Уилфрид Боэн перекинул ногу через парапет, но отец Браун оттянул его назад за воротник.
– Нет, – сказал он. – Это выход в ад[26].
Боэн попятился и припал к стене, в ужасе глядя на него.
– Откуда вы все это знаете? – крикнул он. – Ты дьявол?
– Я человек, – строго ответил отец Браун, – и значит, вместилище всех дьяволов. – Он помолчал. – Я знаю, что вы сделали – вернее, догадываюсь почти обо всем. Поговорив с братом, вы разгорелись гневом – не скажу, что неправедным, – и схватили молоток, почти готовые убить его за его гнусные слова. Но вы отпрянули перед убийством, сунули молоток за пазуху и бросились в церковь. Вы отчаянно молились – у окна с ангелом, потом еще выше, еще и потом здесь – и отсюда увидели, как внизу шляпа полковника ползает зеленой тлей. В душе вашей что-то надломилось, и вы обрушили на него гром небесный.

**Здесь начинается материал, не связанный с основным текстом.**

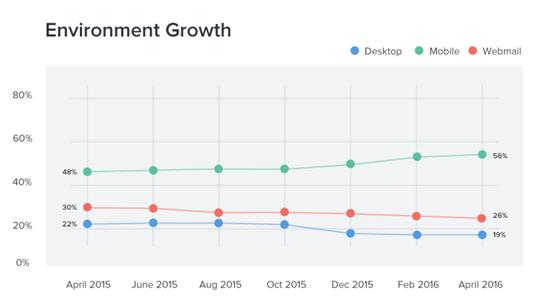 chrat-growing-mobile-users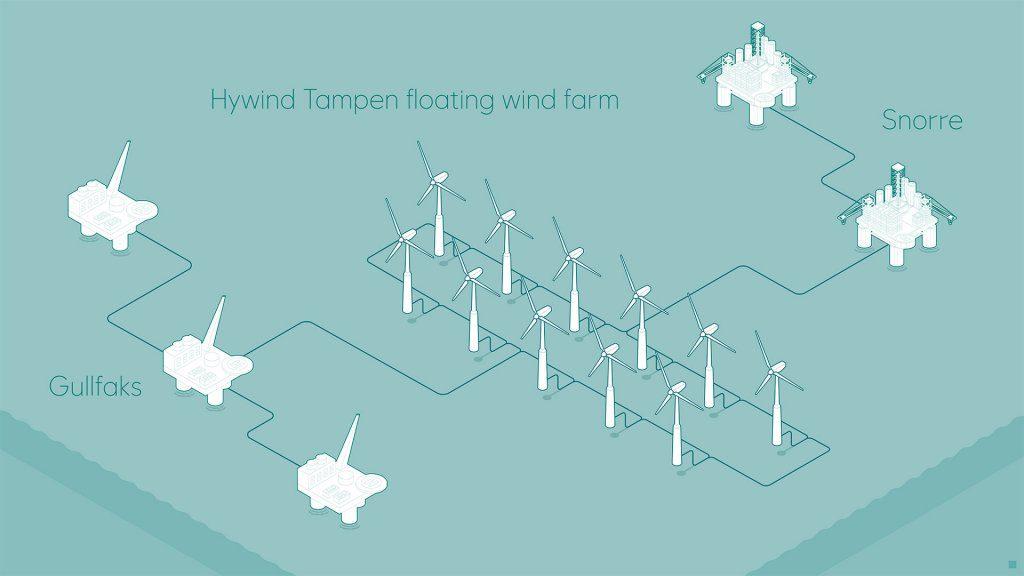 Karte des Windparks Hywind Tampen©Equinor
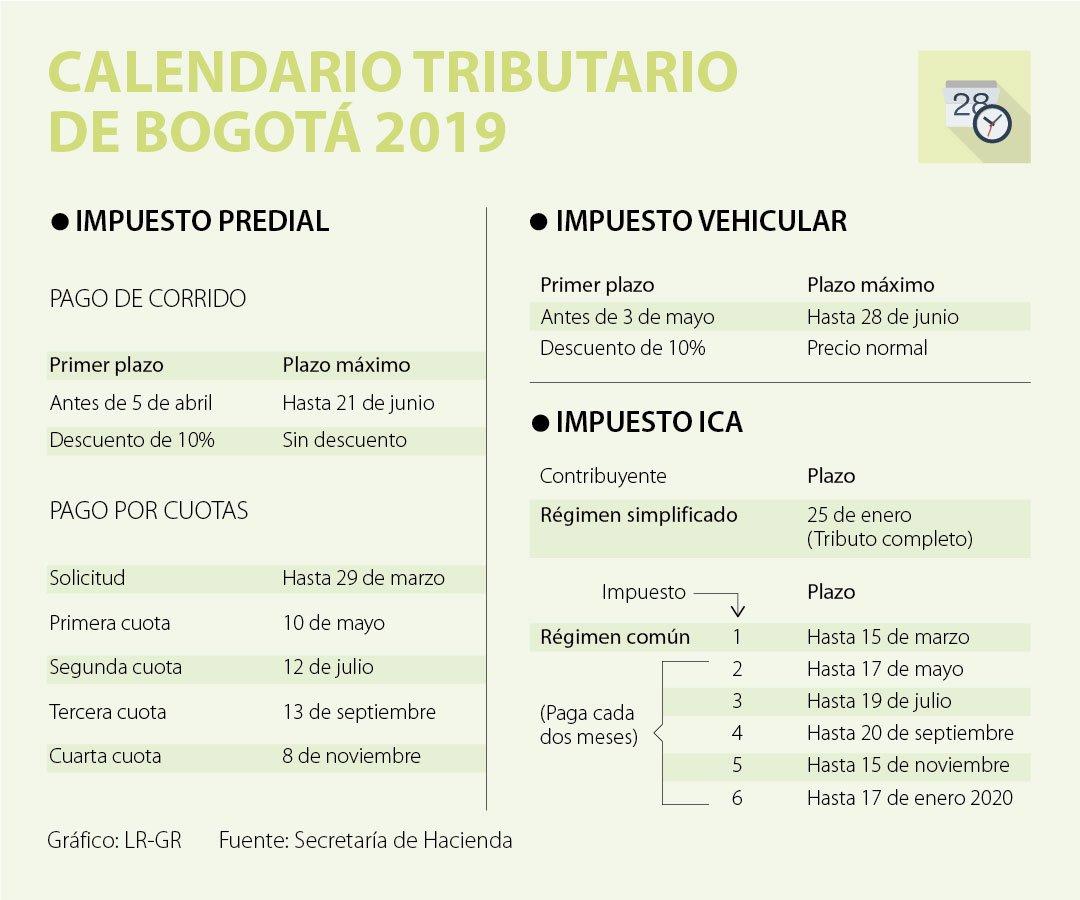 Calendario De Hacienda 2020.Secretaria De Hacienda Publico El Calendario Tributario Para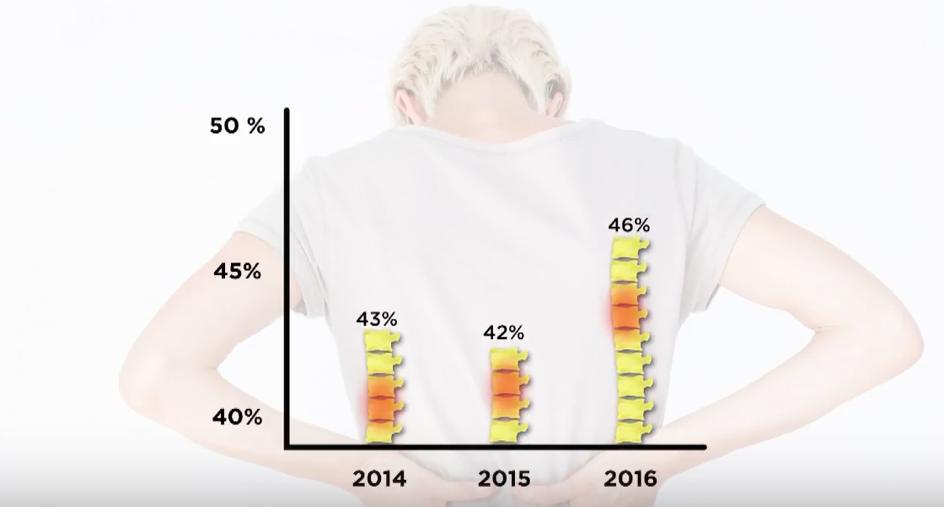 Ryggsmärta – en ökande trend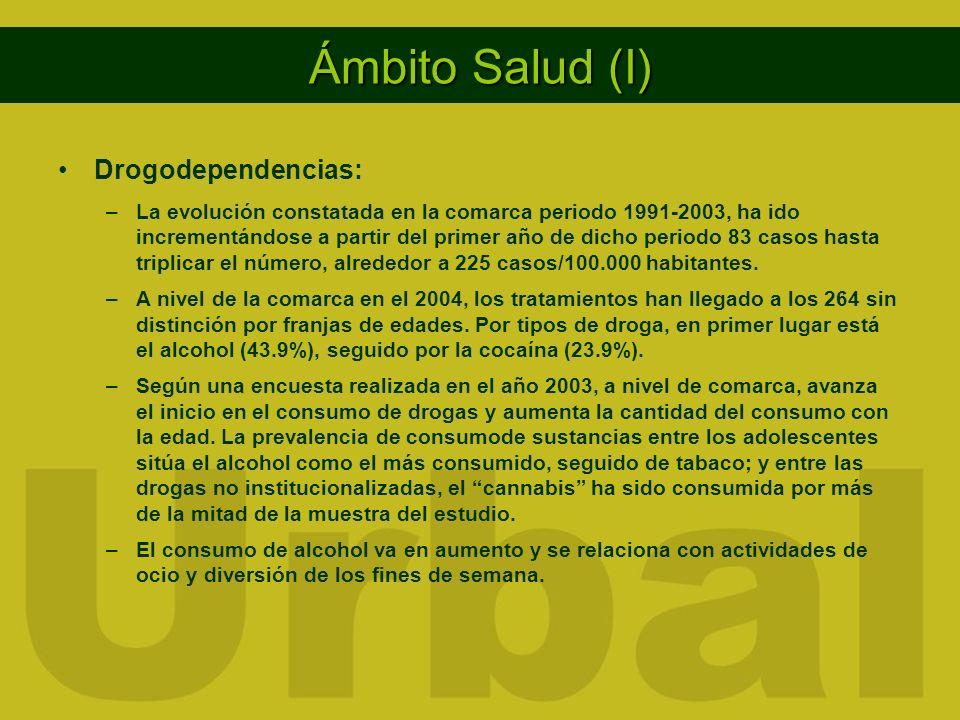 Ámbito Salud (I) Drogodependencias: –La evolución constatada en la comarca periodo 1991-2003, ha ido incrementándose a partir del primer año de dicho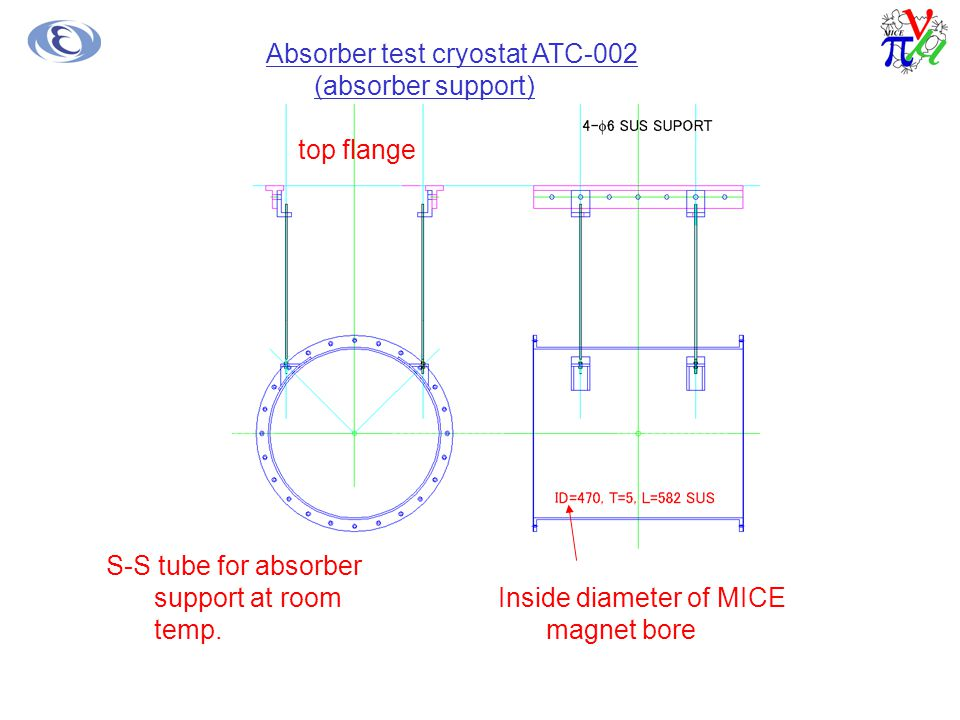Absorber test cryostat ATC-002 (absorber support) Inside diameter of MICE magnet bore S-S tube for absorber support at room temp.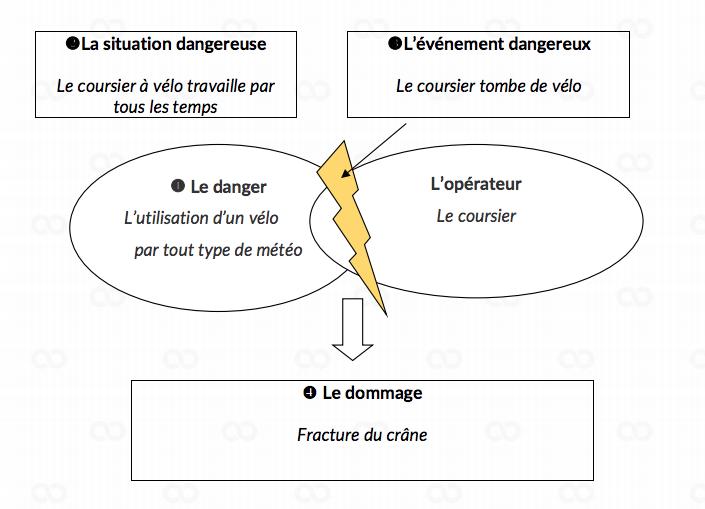 PSE -Prévention Santé Environnement : dommage et situation professionnelle - Bac Pro 2018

Уилфрид прижал ко лбу дрожащую руку и тихо спросил:
– Откуда вы знаете про зеленую тлю?
По лицу отца Брауна мелькнула тень улыбки.
– Да это как-то само собой понятно, – сказал он. – Слушайте дальше. Мне все известно, но никто другой не узнает ничего, вам самому решать, я отступаюсь и сохраню эту тайну, как тайну исповеди. Тому много причин, и лишь одна вас касается. Решайте, ибо вы еще не стали настоящим убийцей, не закоснели во зле. Вы боялись, что обвинят кузнеца, боялись, что обвинят его жену. Вы попробовали свалить все на слабоумного, зная, что ему ничто не грозит. Мое дело замечать такие проблески света в душе убийцы. Спускайтесь в деревню и поступайте как знаете; я сказал вам свое последнее слово.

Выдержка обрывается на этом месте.